Menu 9: Titik Koma

65.6K 4.8K 101
                                    

Tanganku menggenggam dua butir pil obat flu dan batuk dengan merk berbeda. Kubuka dengan kasar masker yang kupakai dan langsung menenggak obat itu dengan air.

Jelas aku ketularan Dewa, kondisiku yang kelelahan akhir-akhir ini membuat sistem imunnya menjadi lemah.

Seperti sekarang, mataku terasa berat, tapi aku menolak untuk tidur. Meskipun operasi papi sudah dinyatakan berhasil dan lancar, entah kenapa aku belum bisa tenang juga. Aku penasaran dengan hasil resep untuk uncle Tony.

Dewa sangat sulit dihubungi sejak kemarin, aku tahu ia sibuk-seperti biasanya. Sekarang sudah jam sepuluh malam dan Dewa belum menampakkan batang hidungnya.

Kukenakan kembali maskerku dan memutuskan untuk duduk diteras belakang ruangan Papi. Disana ada semacam tempat duduk yang terbuat dari semen dan batu bata.

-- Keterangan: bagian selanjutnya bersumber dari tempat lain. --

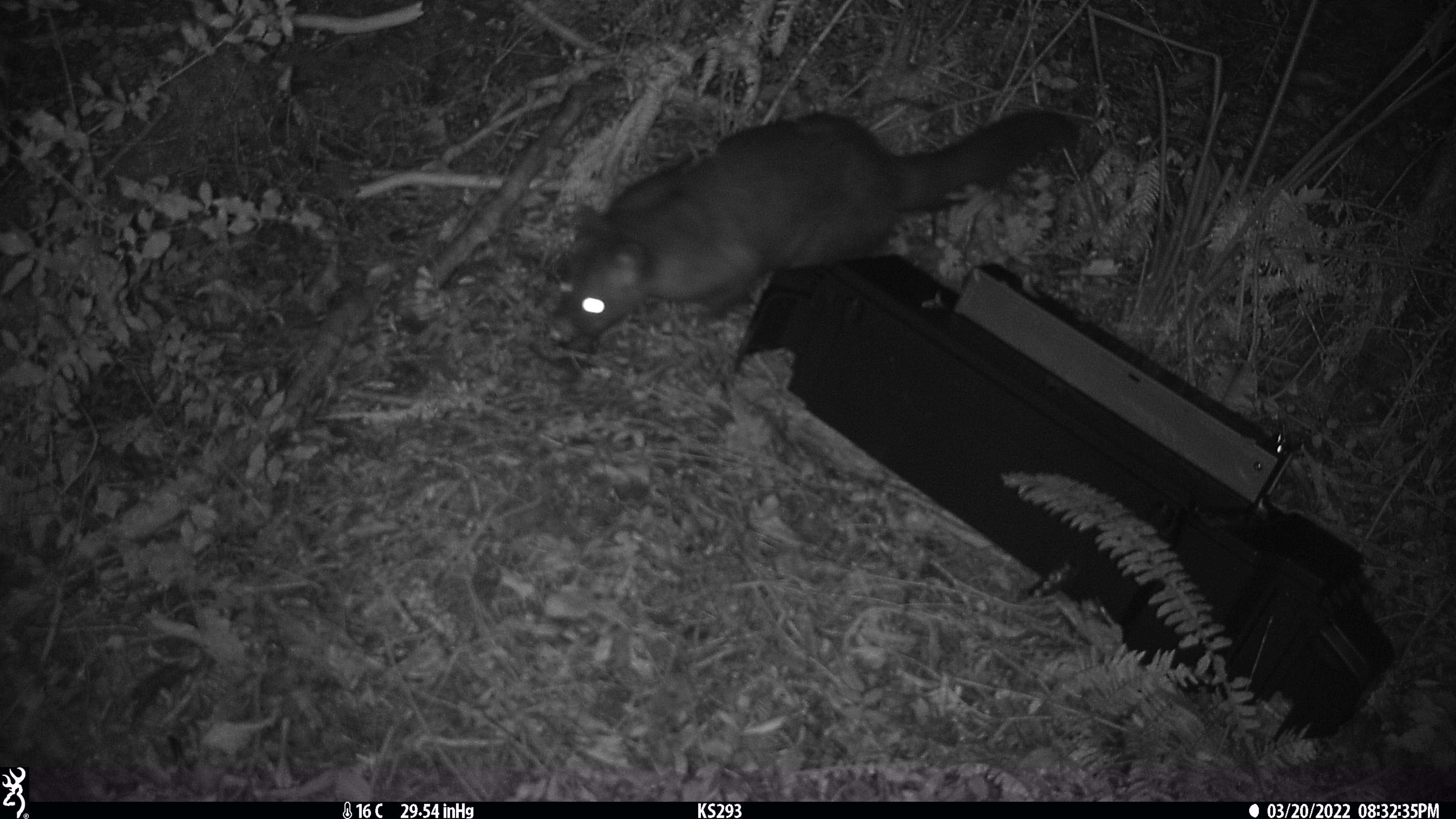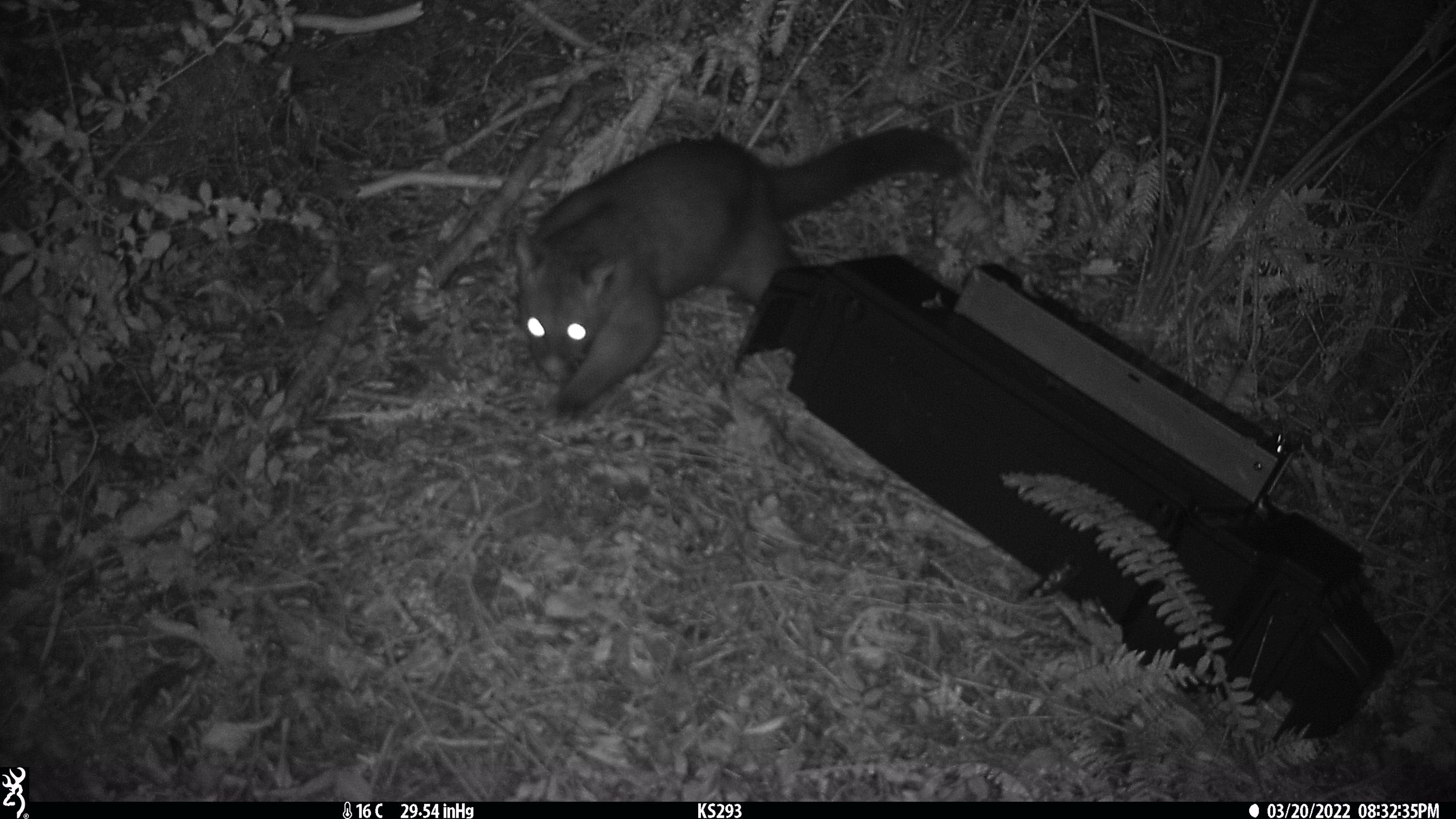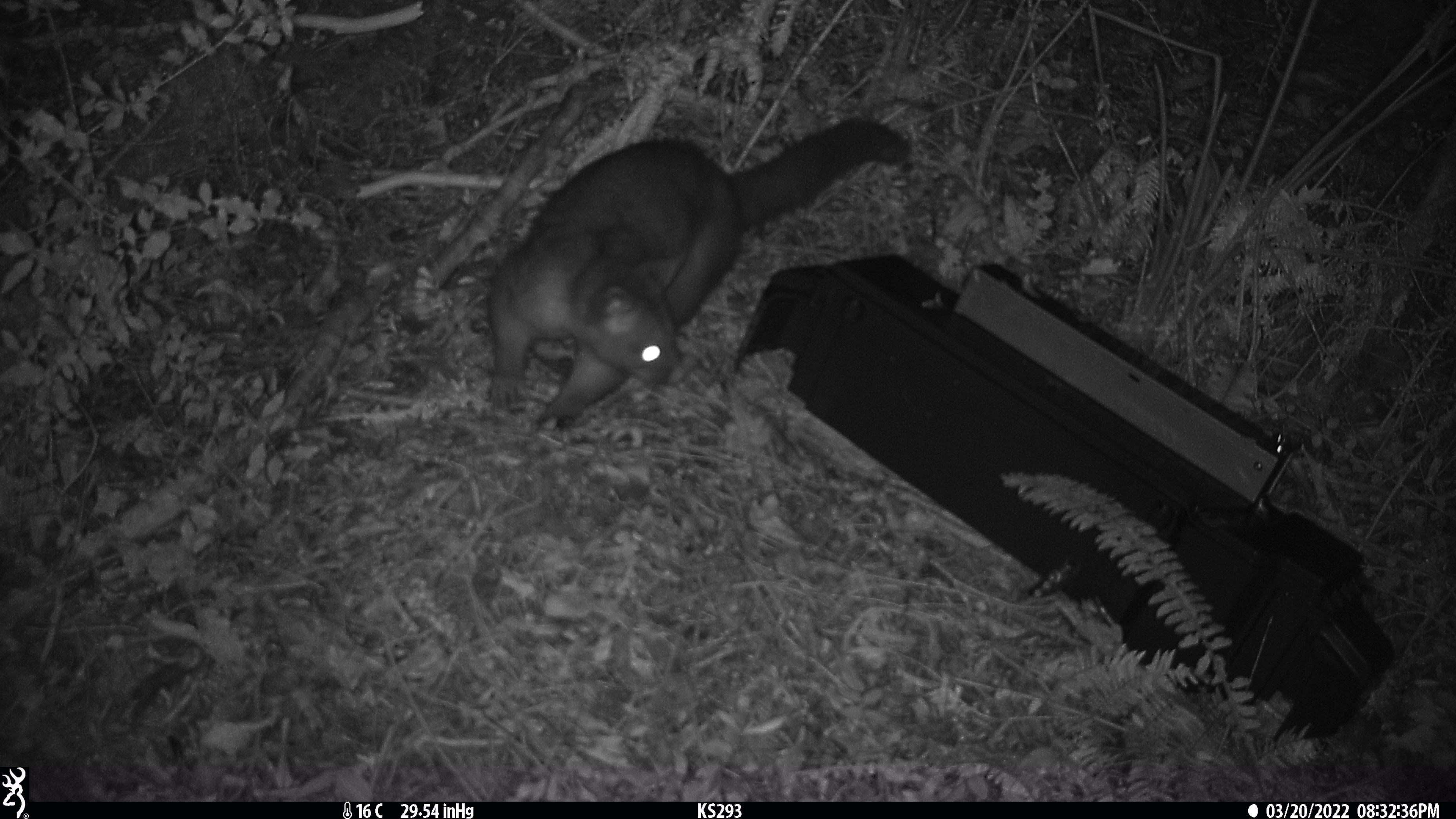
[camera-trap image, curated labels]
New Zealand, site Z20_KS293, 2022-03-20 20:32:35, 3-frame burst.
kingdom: Animalia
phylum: Chordata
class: Mammalia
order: Diprotodontia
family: Phalangeridae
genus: Trichosurus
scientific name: Trichosurus vulpecula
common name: common brushtail possum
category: possum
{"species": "possum (common brushtail possum) (Trichosurus vulpecula)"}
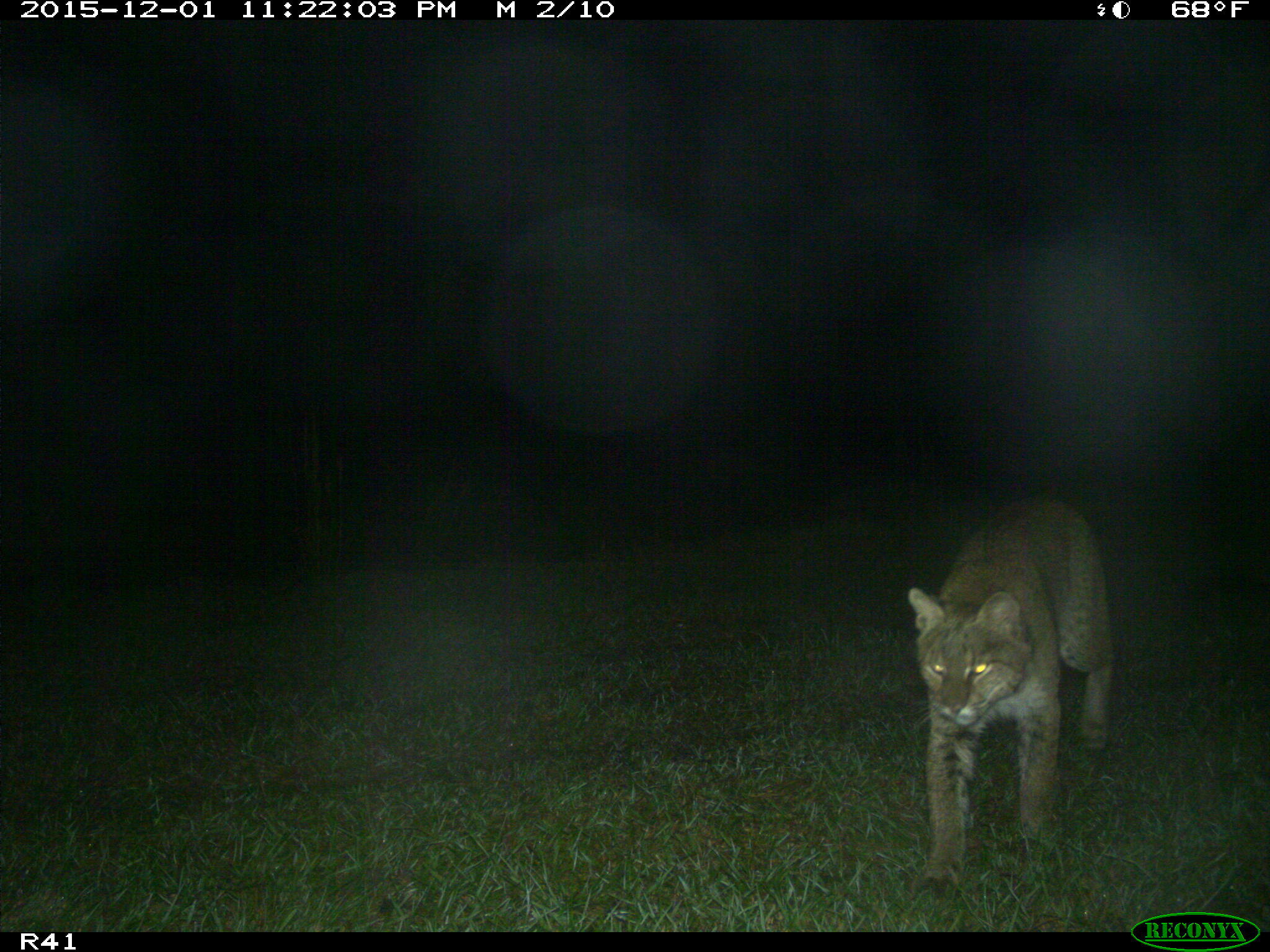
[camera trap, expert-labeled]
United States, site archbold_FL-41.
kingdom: Animalia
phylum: Chordata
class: Mammalia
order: Carnivora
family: Felidae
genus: Lynx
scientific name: Lynx rufus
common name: bobcat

Kurapatkan jaket jeans yang Dewa berikan padaku malam itu, mungkin aku terlihat bodoh memakai jaket kebesaran seperti ini, tapi aku merasa sangat nyaman dan itu cukup membuatku tidak memperdulikan apa yang orang pikirkan tentang penampilanku.

Bersinku sudah mereda, tapi batuknya amat mengganggu. Itu kenapa aku minum dua merk obat, aku butuh sesuatu untuk meredam rasa gatal yang menyiksa tenggorokanku.

Handphoneku sudah mati sejak tadi, jadi aku lebih banyak bermalas-malas memandang langit. Tidak banyak hal yang bisa dilihat, langit hitam dengan cahaya bulan temaram yang kadang tertelan awan. Aku tidak pernah menyukai langit malam, oke aku suka bintang, nebula, dan semacamnya. Tapi tidak ada yang mengalahkan langit biru cerah dengan awan lembut bertebaran dan angin yang membelai rambut malu-malu.

Rambutku sangat panjang- hampir menyentuh pantat, itu karena dulu Papi pusing dengan perilakuku yang sering memanjat pohon dan naik ke atas genting. Papi amat tahu aku suka memandang langit. Ia menjanjikanku untuk membuat kaca tembus pandang tepat diatas kasur tingkat duaku, jika aku mau memanjangkan rambutku dan tidak memotongnya-saat itu rambutku selalu pendek, berharap aku bisa sedikit terlihat lebih feminin.

Sampai sekarang aku tidak pernah memotongnya, hanya merapihkan jika perlu.

Kupeluk kaki telanjangku dengan erat, aku menyesal hanya membawa hot pants sebagai baju salin, seharusnya aku membawa celana training tebal atau celana jeans panjang.

Bau parfum musk milik Dewa masih menguar dari jaketnya. Aku masih ingat secara detail kejadian kemarin lusa. Kadang aku tidak percaya bagaimana bisa aku berbagi kasur dengan dia. Harusnya aku tahu Dino ada dikamar lantai bawah dan ia bisa memergoki aku dan Dewa setiap saat. Jujur aku lepas kontrol.

"Kamu nyebelin banget sih Dewa", gumamku pada diri sendiri, menenggelamkan mukaku pada kakiku yang kupeluk.

"Really?"

Tiba-tiba suara baritone itu sudah ada dibelakangku. Aku langsung memutar badanku dan menemukan Dewa sudah berdiri disana, mengenakan kemeja lengan panjang dan celana jeans. Tangannya memegang satu buah apel.

"Kapan dateng?", tanyaku masih berusaha menyembunyikan kaget.

"Baru aja, kata Papi kamu sakit?", Dewa langsung duduk disebelahku.

"Iya, cuma pilek, makanya aku pake masker"

"Nanti juga sembuh"

"Iya, iya..", memangnya aku dapat flu dari siapa?

Dewa kembali diam, ia memainkan apel itu dikedua tangannya.

"Gimana?, uncle tony suka?", kuberanikan bertanya pada Dewa.

"Suka, dia bilang 'it's exquisite' sambil senyum lebar"

"Hahaha, uncle Tony banget", aku tertawa hanya dengan membayangkan wajah konyol uncle Tony.